BEGIN Information shown

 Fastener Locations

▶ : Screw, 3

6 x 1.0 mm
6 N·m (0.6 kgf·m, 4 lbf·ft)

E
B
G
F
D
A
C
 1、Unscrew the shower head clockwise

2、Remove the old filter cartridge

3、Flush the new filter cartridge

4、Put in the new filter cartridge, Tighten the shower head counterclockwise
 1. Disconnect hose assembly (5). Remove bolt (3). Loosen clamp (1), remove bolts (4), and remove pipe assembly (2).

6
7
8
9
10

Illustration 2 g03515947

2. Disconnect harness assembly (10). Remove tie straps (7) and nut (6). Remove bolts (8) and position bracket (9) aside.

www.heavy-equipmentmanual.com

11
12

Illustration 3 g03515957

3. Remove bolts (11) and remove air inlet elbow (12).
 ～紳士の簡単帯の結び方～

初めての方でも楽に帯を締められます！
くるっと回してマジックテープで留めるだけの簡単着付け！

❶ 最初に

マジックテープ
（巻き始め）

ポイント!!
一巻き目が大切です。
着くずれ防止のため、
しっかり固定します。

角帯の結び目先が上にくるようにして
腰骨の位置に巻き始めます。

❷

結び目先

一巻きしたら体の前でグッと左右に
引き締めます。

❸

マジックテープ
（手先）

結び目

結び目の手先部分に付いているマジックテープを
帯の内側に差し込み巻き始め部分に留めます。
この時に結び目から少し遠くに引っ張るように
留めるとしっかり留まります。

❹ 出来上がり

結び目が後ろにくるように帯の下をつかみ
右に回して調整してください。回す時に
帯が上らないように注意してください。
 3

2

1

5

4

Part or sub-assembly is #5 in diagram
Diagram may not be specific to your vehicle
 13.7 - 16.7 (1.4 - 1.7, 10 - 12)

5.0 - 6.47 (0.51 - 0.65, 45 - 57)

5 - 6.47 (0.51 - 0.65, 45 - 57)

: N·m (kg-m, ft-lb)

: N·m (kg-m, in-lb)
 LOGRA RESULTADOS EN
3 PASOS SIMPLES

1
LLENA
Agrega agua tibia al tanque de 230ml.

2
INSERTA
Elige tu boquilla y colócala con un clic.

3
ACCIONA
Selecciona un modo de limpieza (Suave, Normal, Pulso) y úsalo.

END Information shown

** Task objective **
Which lines of the data contain the string "filter"? Copy each one.

** Exercise result **
2、Remove the old filter cartridge
3、Flush the new filter cartridge
4、Put in the new filter cartridge, Tighten the shower head counterclockwise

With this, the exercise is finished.